United States District Court, N.D. Indiana, South Bend Division

April 26, 2017




         Elkano Masterson, a pro se prisoner, filed a habeas corpus petition challenging the prison disciplinary hearing (WCC 15-07-32) where a Westville Correctional Facility Disciplinary Hearing Officer (DHO) found him guilty of possession of unauthorized property in violation of prison rule B-215 on July 8, 2015, and deprived him of 30 days earned credit time. (DE # 1 at 1.) Masterson's petition raises four grounds, but all four grounds are different variations of his argument that the DHO did not have sufficient evidence to find him guilty. The court agrees.

         The facts of this case are not in dispute. Masterson's cell was searched and a blue ski cap was found on his bunkbed. (DE ## 7-1 at 1; 7-4 at 1). He was charged with possession of unauthorized property. (DE # 1 at 1.) Masterson argues both that the hat belonged to his cellmate, and that the hat was not contraband because it was issued by a different IDOC facility. (Id. at 2-3.) Respondent only addresses the first part of Masterson's petition, arguing that constructive possession is a sufficient basis on which to impose discipline. (DE # 7 at 6.) The issue, however, is not whether Masterson had actual or constructive possession. Rather, the issue is whether the blue ski cap was contraband.
_ _ _ _ _ _ _
Given instruction
Please write out the entire court ruling above on the habeas corpus petition, word for word.

Dataset records
_ _ _ _ _ _ _
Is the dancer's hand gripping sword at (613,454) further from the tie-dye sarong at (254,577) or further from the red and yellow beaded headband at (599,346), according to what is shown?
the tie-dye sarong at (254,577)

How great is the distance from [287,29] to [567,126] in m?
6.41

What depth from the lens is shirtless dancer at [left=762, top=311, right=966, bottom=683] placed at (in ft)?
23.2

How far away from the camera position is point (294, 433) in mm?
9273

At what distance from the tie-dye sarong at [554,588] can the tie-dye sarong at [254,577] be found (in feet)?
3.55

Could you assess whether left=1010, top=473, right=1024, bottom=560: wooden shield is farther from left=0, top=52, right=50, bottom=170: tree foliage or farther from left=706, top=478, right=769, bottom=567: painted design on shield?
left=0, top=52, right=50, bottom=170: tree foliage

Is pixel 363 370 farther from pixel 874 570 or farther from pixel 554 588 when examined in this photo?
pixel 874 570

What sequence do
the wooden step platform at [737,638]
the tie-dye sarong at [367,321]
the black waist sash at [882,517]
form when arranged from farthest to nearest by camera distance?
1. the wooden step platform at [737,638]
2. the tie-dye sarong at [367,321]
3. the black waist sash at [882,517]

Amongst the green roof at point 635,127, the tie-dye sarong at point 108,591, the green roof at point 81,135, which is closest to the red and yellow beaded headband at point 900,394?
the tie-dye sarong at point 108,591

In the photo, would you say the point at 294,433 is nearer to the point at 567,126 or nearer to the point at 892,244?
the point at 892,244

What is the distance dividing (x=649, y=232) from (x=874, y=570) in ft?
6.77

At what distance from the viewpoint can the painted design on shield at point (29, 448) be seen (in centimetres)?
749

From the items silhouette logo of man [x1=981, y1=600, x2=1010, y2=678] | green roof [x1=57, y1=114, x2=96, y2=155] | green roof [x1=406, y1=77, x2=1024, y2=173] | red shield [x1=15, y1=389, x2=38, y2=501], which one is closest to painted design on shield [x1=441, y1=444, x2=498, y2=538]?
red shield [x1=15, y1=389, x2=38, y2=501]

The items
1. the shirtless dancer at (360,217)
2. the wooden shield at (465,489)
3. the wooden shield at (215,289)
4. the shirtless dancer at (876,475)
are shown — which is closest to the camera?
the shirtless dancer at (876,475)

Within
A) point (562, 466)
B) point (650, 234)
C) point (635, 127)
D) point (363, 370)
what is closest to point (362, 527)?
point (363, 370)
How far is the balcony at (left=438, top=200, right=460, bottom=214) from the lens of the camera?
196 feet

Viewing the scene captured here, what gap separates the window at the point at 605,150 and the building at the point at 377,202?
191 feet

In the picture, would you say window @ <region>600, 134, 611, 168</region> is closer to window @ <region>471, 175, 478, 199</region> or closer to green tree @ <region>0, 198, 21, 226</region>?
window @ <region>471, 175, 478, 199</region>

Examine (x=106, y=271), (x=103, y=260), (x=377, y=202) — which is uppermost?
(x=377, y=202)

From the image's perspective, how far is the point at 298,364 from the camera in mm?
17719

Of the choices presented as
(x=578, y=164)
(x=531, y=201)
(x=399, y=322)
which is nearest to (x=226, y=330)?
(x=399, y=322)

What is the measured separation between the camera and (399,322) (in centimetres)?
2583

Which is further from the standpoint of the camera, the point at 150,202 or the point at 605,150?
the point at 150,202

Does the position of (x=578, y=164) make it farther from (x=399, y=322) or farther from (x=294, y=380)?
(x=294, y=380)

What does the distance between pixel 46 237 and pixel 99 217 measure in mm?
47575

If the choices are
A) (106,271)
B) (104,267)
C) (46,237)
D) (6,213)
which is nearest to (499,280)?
_ _ _ _ _ _ _
The answer
United States District Court, N.D. Indiana, South Bend Division

April 26, 2017




         Elkano Masterson, a pro se prisoner, filed a habeas corpus petition challenging the prison disciplinary hearing (WCC 15-07-32) where a Westville Correctional Facility Disciplinary Hearing Officer (DHO) found him guilty of possession of unauthorized property in violation of prison rule B-215 on July 8, 2015, and deprived him of 30 days earned credit time. (DE # 1 at 1.) Masterson's petition raises four grounds, but all four grounds are different variations of his argument that the DHO did not have sufficient evidence to find him guilty. The court agrees.

         The facts of this case are not in dispute. Masterson's cell was searched and a blue ski cap was found on his bunkbed. (DE ## 7-1 at 1; 7-4 at 1). He was charged with possession of unauthorized property. (DE # 1 at 1.) Masterson argues both that the hat belonged to his cellmate, and that the hat was not contraband because it was issued by a different IDOC facility. (Id. at 2-3.) Respondent only addresses the first part of Masterson's petition, arguing that constructive possession is a sufficient basis on which to impose discipline. (DE # 7 at 6.) The issue, however, is not whether Masterson had actual or constructive possession. Rather, the issue is whether the blue ski cap was contraband.